No scripts. Anything the skill does can be expressed as a gh CLI call or a Write. Adding a Python/TypeScript wrapper would add a maintenance burden without deterministic payoff.

Adapting for Similar Use Cases

To build a GitLab or Bitbucket variant:

Copy this directory to src/templates/skills/mr-review/ (or similar)
Swap gh pr commands in template.ts for glab mr or bb pr
Adjust the review-object semantics — GitLab’s --request-changes equivalent is glab mr approve / glab mr unapprove, Bitbucket uses bb pr approve
Keep the severity / label / decorator taxonomy unchanged — these are VCS-agnostic
Update evals to use the new CLI tool and re-run

Testing

Run the evals:

npm run test:skills -- pr-review     # if a harness exists

Manual validation:

# 1. Install the skill locally
npm run build
codi add skill codi-pr-review --template codi-pr-review

# 2. Validate frontmatter and schema
codi validate

# 3. Generate agent configs
codi generate

# 4. Exercise the skill on a real PR
# In a repo with an open PR:
# /codi-pr-review <pr-number>

Check that the skill:

Reads the PR via gh pr view and gh pr diff
Produces the document under docs/ with the correct filename convention
Asks for confirmation before posting to GitHub
Uses gh pr review --request-changes when findings include CRITICAL or blocking HIGH

codi-code-review — review code that is not yet in a PR (uncommitted, single file, local branch)

#### [THE DATA]

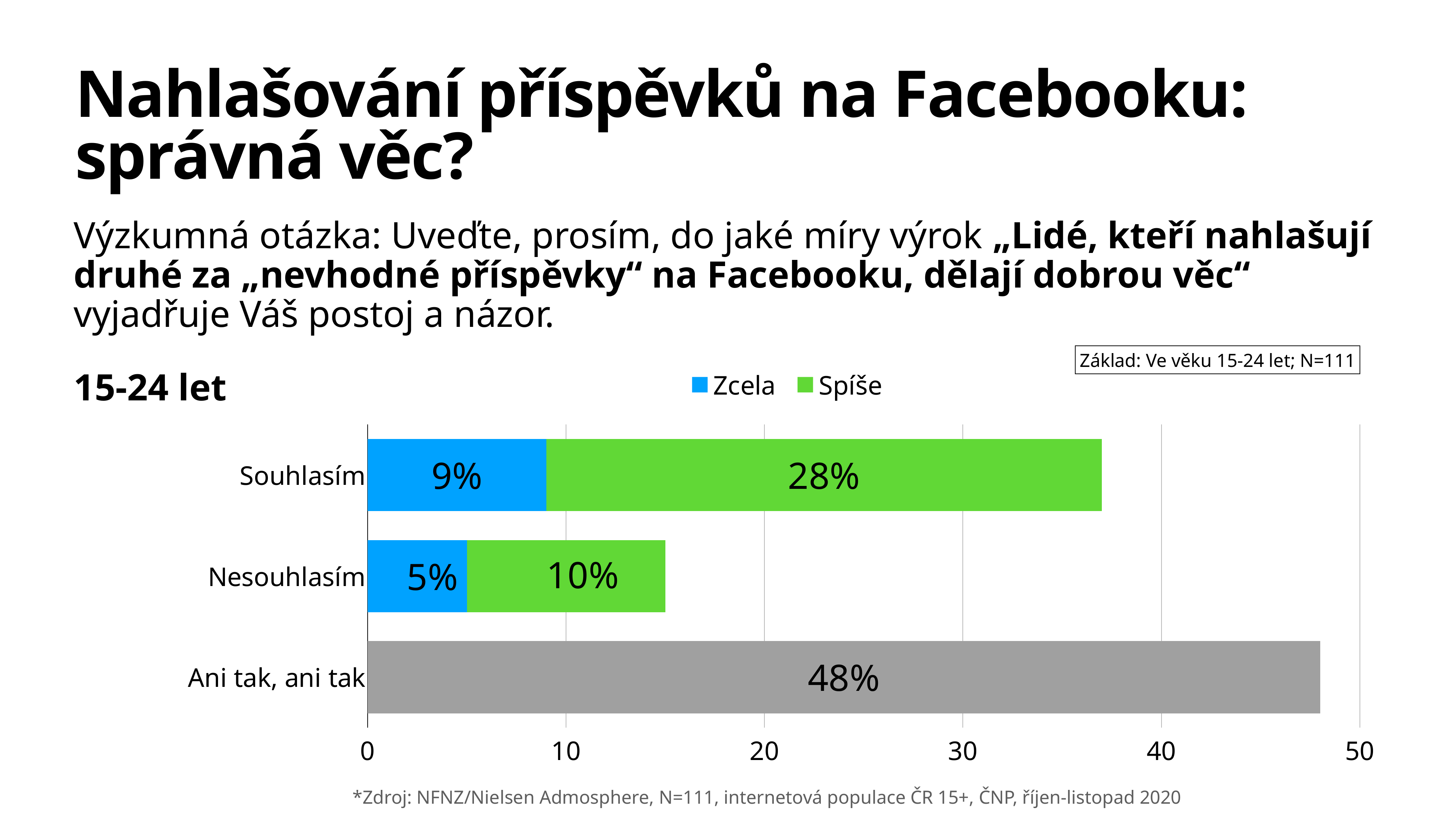
What is the 'Spíše' value for Nesouhlasím? 10% What is the 'Zcela' value for Souhlasím? 9% What is the 'Zcela' value for Nesouhlasím? 5% What is the total of the stacked bar for Nesouhlasím? 15% What is the total of the stacked bar for Souhlasím? 37% What is the 'Spíše' value for Souhlasím? 28% What kind of chart is shown on the slide? bar chart What is the difference between the 'Spíše' values for Souhlasím and Nesouhlasím? 18% How many categories are shown on the y axis of the chart? 3 What is the value for 'Ani tak, ani tak'? 48% Which is larger: the 'Zcela' value for Souhlasím or the 'Zcela' value for Nesouhlasím? Souhlasím How many series does the legend list? 2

#### [REQUIRED WORK]
**a.** From the PR review skill documentation above, pull out the passage that opens with the words containing "No scripts. Anything" and closes with "src/templates/skills/mr-review/ (or similar)".
**b.** In the PR review skill documentation, which command validates frontmatter and schema during manual validation?
**c.** Carry on writing the PR review skill documentation from the point where it stops.

#### [RESPONSES]
**a.**
No scripts. Anything the skill does can be expressed as a gh CLI call or a Write. Adding a Python/TypeScript wrapper would add a maintenance burden without deterministic payoff.

Adapting for Similar Use Cases

To build a GitLab or Bitbucket variant:

Copy this directory to src/templates/skills/mr-review/ (or similar)

**b.** `codi validate`

**c.**
codi-security-scan — deep OWASP audit across the whole codebase, not scoped to one PR
codi-project-documentation — general docs (README, ADR, API) outside PR context
codi-branch-finish — feature-branch lifecycle; can trigger this skill before proposing the merge

SKILL.md

When to Activate

User asks to review a GitHub pull request by number, URL, or branch
User asks to audit or comment on a PR before merge
User wants to publish a structured review (approve / request changes / comment) on a PR
User asks to produce a PR-review document that can be shared with the team
User invokes the /codi-pr-review slash command, optionally with a PR number argument

Skip When

User wants a review of uncommitted / local changes (no PR yet) — use codi-code-review
User wants to fix issues already surfaced in a review — use codi-debugging
User wants a deep OWASP security audit across the codebase — use codi-security-scan
User wants general project docs (README, ADR, API) — use codi-project-documentation
User wants to create, rebase, or land a PR — use codi-branch-finish

Review Process — 5 Phases

The workflow is deliberately phased so each step is verifiable before the next. Do not skip phases.

Phase 1 — Discover

[CODING AGENT] Gather the PR surface area before reviewing anything.

Resolve the PR identifier:
- If the user passed $ARGUMENTS, treat it as the PR number
- Otherwise run gh pr list --state open --limit 20 and ask the user to confirm

Pull metadata and scope:

gh pr view $PR_NUMBER                       # description, author, reviewers, labels
gh pr diff $PR_NUMBER --name-only | wc -l   # total file count
gh pr diff $PR_NUMBER --stat                # per-file additions/deletions
gh pr checks $PR_NUMBER                     # CI status

Record:
- Target branch (usually main or development)
- Author
- Total additions / deletions / file count
- CI state (green / red / pending)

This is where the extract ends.